ABOUT THIS EXERCISE ▸ What lines of the listing include the string "Washington"? Show them all.

INPUT RECORDS ▸
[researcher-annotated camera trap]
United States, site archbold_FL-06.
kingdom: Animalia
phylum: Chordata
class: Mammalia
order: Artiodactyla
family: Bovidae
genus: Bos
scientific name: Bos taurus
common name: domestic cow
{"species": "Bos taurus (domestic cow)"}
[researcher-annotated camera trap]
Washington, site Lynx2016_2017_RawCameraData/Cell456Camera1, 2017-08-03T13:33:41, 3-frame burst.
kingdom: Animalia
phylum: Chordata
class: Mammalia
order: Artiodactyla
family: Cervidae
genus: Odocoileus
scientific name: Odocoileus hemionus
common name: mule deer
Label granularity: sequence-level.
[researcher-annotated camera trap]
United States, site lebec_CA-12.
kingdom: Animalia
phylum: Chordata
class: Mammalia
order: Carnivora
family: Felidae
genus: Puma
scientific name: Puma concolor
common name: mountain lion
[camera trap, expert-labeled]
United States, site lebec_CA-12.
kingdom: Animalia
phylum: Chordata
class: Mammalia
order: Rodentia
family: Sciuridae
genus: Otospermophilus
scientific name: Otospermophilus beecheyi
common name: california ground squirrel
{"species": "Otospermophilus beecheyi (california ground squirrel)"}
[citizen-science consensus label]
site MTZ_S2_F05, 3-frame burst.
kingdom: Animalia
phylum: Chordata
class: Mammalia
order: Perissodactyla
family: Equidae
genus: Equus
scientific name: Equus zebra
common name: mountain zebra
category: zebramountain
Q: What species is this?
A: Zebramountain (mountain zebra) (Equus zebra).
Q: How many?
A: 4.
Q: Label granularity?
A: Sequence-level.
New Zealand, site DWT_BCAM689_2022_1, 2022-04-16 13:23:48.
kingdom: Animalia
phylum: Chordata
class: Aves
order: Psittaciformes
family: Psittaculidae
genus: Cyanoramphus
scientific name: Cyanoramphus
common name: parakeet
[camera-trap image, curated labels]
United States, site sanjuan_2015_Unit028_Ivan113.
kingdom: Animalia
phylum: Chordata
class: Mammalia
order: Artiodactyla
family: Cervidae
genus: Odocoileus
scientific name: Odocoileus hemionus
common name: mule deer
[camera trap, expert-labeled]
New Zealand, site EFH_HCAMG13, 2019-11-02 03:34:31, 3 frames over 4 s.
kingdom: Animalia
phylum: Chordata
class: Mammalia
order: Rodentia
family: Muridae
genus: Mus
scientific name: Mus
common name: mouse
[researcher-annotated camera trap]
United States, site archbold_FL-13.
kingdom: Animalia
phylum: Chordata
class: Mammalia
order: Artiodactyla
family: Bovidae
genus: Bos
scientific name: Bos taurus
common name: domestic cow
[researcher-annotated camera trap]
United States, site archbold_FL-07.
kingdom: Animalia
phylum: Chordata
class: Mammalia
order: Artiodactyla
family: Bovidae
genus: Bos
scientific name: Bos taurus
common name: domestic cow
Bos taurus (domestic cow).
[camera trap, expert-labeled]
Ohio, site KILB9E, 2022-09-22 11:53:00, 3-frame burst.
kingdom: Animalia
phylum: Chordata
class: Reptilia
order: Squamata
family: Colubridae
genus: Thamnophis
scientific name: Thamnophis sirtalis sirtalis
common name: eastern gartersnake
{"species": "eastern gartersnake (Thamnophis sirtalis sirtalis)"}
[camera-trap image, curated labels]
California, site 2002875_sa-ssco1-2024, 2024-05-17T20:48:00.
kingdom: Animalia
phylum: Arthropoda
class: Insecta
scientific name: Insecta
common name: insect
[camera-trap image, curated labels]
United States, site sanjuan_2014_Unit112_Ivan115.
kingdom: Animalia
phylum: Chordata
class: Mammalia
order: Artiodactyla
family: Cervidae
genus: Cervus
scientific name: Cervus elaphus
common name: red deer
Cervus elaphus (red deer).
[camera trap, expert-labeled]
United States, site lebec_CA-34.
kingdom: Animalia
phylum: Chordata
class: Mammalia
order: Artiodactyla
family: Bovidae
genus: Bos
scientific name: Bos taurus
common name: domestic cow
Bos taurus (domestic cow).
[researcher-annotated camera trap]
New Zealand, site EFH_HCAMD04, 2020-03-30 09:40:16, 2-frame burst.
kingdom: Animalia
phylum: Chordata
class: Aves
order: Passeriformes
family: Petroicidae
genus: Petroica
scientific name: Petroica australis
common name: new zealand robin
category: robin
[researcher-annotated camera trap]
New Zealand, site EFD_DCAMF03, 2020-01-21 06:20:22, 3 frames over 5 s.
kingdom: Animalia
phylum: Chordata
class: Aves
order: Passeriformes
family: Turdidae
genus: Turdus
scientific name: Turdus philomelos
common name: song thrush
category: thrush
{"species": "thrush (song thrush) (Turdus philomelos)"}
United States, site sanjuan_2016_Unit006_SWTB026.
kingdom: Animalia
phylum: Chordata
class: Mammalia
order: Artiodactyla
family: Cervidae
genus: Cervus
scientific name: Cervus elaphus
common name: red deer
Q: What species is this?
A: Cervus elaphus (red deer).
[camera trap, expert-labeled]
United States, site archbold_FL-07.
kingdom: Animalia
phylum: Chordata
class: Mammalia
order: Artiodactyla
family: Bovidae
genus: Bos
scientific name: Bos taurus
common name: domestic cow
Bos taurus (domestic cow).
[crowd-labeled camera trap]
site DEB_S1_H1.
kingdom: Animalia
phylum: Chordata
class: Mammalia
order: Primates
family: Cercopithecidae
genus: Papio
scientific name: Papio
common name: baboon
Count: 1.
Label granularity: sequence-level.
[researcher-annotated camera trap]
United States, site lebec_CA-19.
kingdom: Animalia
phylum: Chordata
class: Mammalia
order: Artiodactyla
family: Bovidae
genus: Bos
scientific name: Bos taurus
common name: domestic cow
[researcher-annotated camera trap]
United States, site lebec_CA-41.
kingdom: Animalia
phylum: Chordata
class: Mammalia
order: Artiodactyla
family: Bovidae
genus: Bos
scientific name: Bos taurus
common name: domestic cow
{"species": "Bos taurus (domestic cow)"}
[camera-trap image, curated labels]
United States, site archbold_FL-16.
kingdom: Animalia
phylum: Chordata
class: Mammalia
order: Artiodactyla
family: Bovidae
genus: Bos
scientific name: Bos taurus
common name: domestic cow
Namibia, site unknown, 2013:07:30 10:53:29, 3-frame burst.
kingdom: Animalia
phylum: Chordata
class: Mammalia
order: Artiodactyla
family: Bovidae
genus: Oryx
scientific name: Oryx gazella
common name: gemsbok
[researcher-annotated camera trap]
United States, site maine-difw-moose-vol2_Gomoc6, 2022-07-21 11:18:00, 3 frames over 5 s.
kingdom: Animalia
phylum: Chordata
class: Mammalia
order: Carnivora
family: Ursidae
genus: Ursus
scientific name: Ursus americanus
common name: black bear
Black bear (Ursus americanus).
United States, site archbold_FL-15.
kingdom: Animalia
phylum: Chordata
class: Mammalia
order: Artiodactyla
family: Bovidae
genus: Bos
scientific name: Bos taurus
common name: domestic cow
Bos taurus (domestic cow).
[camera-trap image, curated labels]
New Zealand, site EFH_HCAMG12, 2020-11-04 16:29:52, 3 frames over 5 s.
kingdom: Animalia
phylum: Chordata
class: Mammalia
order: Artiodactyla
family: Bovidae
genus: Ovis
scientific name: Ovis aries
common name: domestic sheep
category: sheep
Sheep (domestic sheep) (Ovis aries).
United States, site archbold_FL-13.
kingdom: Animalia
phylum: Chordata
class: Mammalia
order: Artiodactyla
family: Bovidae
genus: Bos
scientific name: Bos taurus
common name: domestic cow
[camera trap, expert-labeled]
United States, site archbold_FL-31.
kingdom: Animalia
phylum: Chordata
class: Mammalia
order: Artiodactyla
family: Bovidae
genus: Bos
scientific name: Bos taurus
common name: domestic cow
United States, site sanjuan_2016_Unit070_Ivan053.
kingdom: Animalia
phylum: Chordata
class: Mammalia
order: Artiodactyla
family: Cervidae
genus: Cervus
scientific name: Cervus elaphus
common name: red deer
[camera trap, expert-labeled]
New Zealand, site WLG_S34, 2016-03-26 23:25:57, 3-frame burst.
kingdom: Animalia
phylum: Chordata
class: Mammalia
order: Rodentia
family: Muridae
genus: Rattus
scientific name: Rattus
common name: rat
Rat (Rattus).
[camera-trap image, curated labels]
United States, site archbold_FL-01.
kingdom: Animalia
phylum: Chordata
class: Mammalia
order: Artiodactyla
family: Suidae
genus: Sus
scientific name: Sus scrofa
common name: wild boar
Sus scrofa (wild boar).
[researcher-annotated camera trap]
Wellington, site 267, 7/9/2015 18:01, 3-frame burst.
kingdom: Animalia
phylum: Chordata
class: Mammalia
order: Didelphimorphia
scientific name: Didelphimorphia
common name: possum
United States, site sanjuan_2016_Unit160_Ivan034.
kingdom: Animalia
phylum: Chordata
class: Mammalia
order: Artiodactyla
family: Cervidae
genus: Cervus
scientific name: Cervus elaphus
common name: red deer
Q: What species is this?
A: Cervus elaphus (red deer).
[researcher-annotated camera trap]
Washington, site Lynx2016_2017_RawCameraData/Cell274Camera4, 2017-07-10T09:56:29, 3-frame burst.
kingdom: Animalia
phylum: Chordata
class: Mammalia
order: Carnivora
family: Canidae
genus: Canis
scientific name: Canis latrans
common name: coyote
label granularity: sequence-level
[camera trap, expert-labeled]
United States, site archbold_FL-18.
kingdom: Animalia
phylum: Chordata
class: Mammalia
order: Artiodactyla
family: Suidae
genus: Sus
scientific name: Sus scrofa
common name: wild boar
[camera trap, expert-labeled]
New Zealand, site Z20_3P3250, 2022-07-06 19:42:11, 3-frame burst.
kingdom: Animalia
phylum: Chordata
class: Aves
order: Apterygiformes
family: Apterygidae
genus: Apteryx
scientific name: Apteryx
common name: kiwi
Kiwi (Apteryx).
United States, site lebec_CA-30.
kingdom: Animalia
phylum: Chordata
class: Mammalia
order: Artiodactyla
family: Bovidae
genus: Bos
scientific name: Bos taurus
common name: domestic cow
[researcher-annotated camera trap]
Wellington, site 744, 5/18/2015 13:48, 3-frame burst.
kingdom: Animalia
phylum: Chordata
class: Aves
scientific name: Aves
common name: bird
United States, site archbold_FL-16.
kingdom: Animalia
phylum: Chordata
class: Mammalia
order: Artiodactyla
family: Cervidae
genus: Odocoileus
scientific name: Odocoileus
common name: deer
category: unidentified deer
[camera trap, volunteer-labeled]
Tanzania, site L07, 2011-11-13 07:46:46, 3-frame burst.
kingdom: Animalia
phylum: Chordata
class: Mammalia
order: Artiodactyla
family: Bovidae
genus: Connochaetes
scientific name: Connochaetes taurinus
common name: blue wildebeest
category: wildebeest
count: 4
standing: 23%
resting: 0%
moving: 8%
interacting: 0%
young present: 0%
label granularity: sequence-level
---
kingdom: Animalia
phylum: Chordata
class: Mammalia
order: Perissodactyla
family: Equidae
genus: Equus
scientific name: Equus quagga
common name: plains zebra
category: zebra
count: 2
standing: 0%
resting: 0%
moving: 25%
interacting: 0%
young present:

YOUR RESPONSE ▸
Washington, site Lynx2016_2017_RawCameraData/Cell456Camera1, 2017-08-03T13:33:41, 3-frame burst.
Washington, site Lynx2016_2017_RawCameraData/Cell274Camera4, 2017-07-10T09:56:29, 3-frame burst.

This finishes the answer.